■ Source excerpt
(begin)
One night at a local burger joint in the summer of 1965, Moman saw a bunch of high school kids dressed in these matching 'mod' outfits. It was the height of the 'British Invasion', and he knew that could only mean that they were in a band. The wheels were turning. He asked them if they'd like to make a record, and invited them down to American later that week. According to Phillip Rauls (who would later become their road manager), they signed with Rosenberg's Youngstown label and cut a single that didn't do much.

Their second Youngstown 45, Sometimes, wasn't doing anything either, until local DJ Roy Mack flipped it over and started playing the B side (chalk up another one, folks!). Moman had brought in a song that had originally made some local noise for an R&B group called The Avantis, and had the boys cover it (a song he hated so much, he later told author Jim Dickerson, that he "mixed it with the sound turned off") for the flip. When Keep On Dancing was picked up by MGM for national distribution, it just took off, spending 13 weeks on the charts, going all the way to #4 Pop in October, 1965. If you look at the scan above, you'll notice that it reads 'Prod. by Chips Moman'.

He was back.

A 'bean farmer' named Don Crews bought out Rosenberg's share in the studio at this point, and Chips gave him half-ownership of the Gentrys record in return for what he had lost initially, half-ownership of the studio. His next project was to produce a record for MGM on Sandy Posey (the receptionist and secretary at American), Born A Woman. Showing, in my opinion, the depth of Moman's talent, this Country Pop piece of fluff would go to #12 on the hot 100 in the summer of 1966. At home in all 'genres', he was establishing American as a force to be reckoned with.
(end)
■ Exercises to complete
1 – According to the music history excerpt, what peak position did Keep On Dancing reach on the Pop chart?
2 – Copy the music history excerpt word for word between "Their second Youngstown" and "He was back.", inclusive.
The records play no part in this work.

■ Entries provided
(begin)
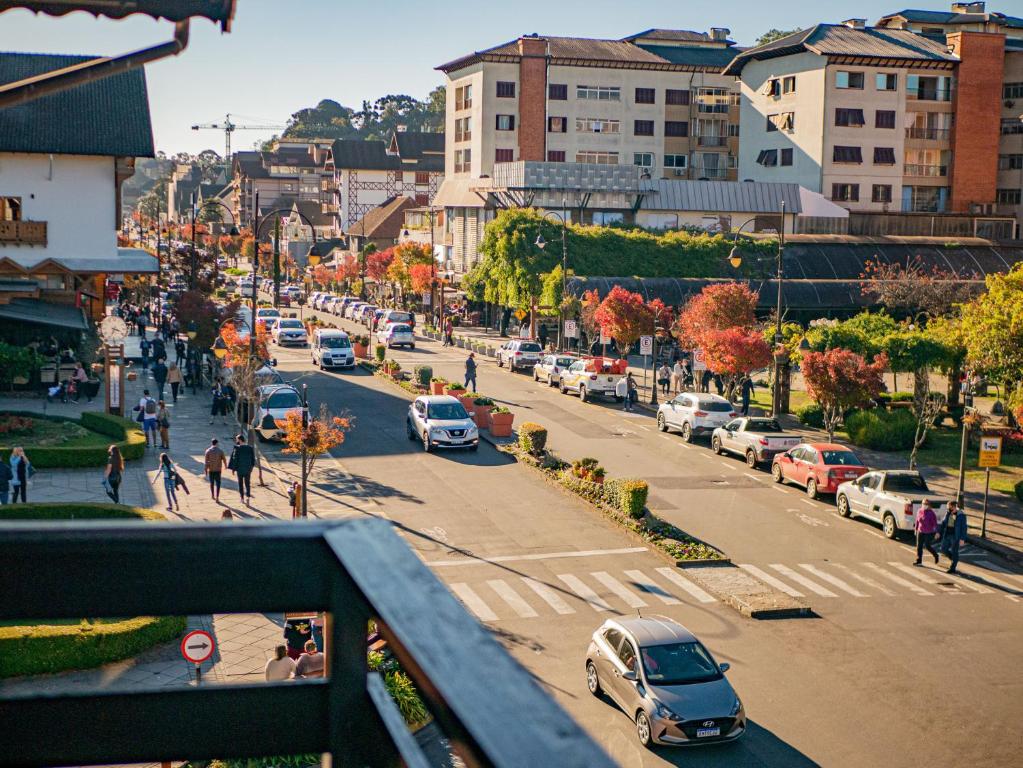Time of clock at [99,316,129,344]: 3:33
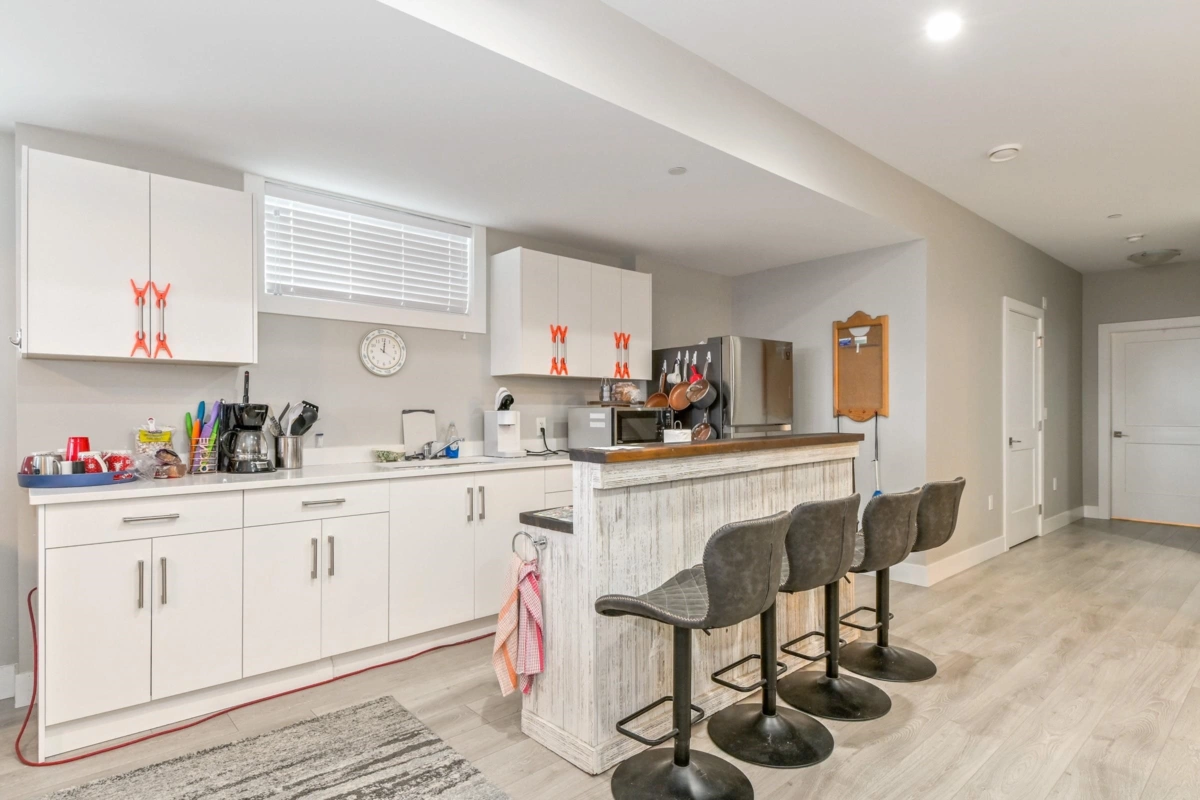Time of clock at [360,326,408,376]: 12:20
(end)
(begin)
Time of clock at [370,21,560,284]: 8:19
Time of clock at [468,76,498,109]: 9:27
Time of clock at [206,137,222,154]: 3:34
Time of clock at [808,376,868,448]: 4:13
(end)
(begin)
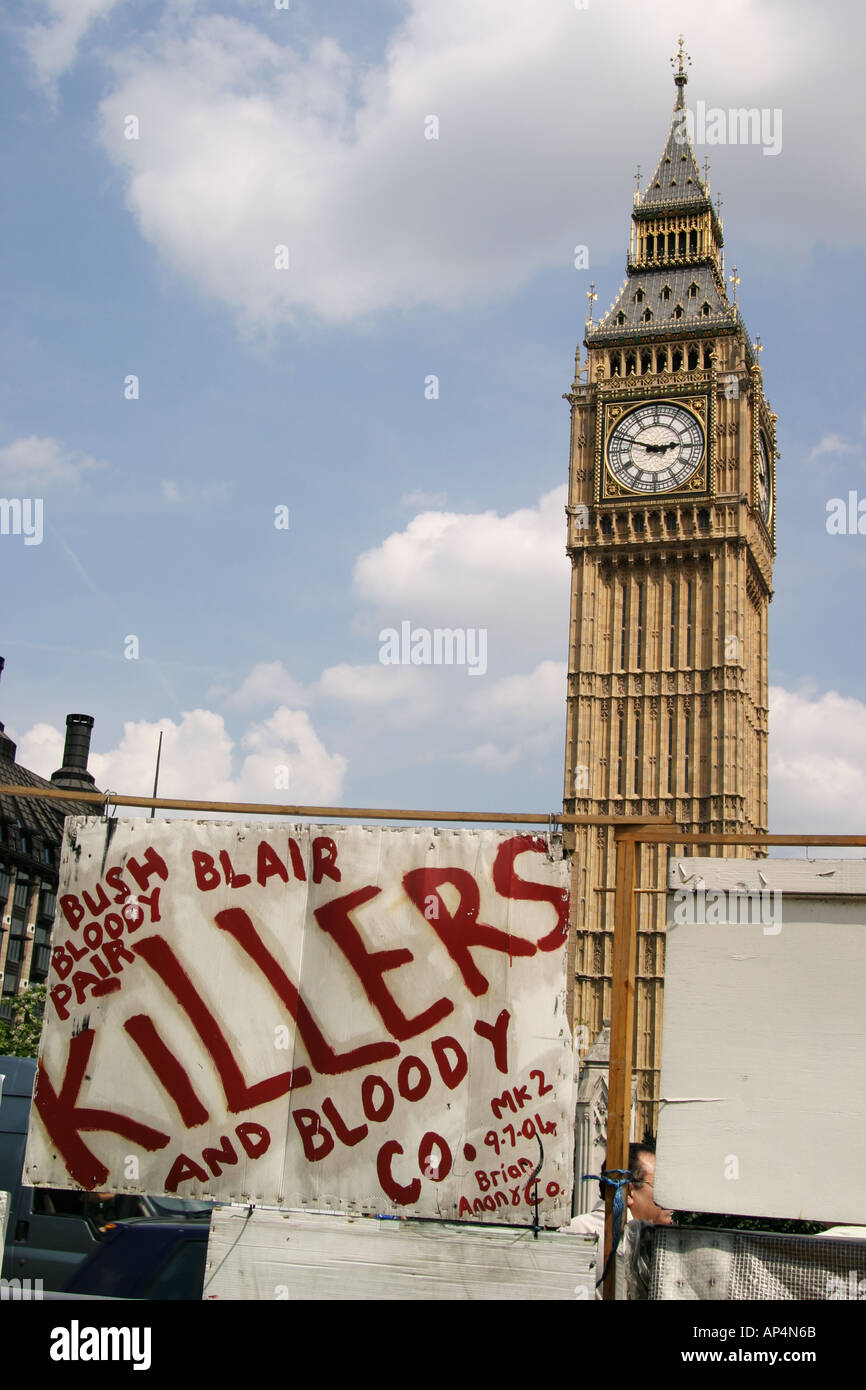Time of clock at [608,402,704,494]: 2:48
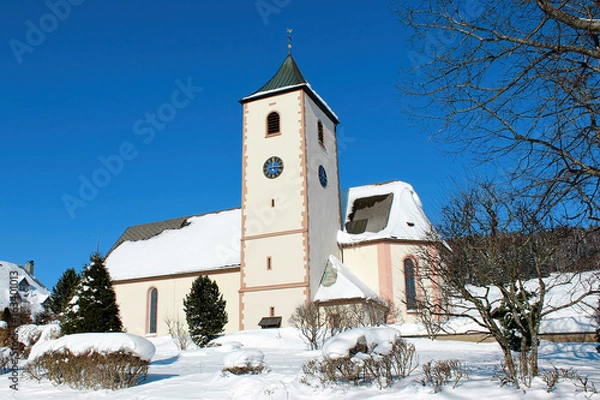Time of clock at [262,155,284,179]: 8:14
(end)
■ Responses to the tasks
1 – It reached #4 Pop in October 1965.

2 –
Their second Youngstown 45, Sometimes, wasn't doing anything either, until local DJ Roy Mack flipped it over and started playing the B side (chalk up another one, folks!). Moman had brought in a song that had originally made some local noise for an R&B group called The Avantis, and had the boys cover it (a song he hated so much, he later told author Jim Dickerson, that he "mixed it with the sound turned off") for the flip. When Keep On Dancing was picked up by MGM for national distribution, it just took off, spending 13 weeks on the charts, going all the way to #4 Pop in October, 1965. If you look at the scan above, you'll notice that it reads 'Prod. by Chips Moman'.

He was back.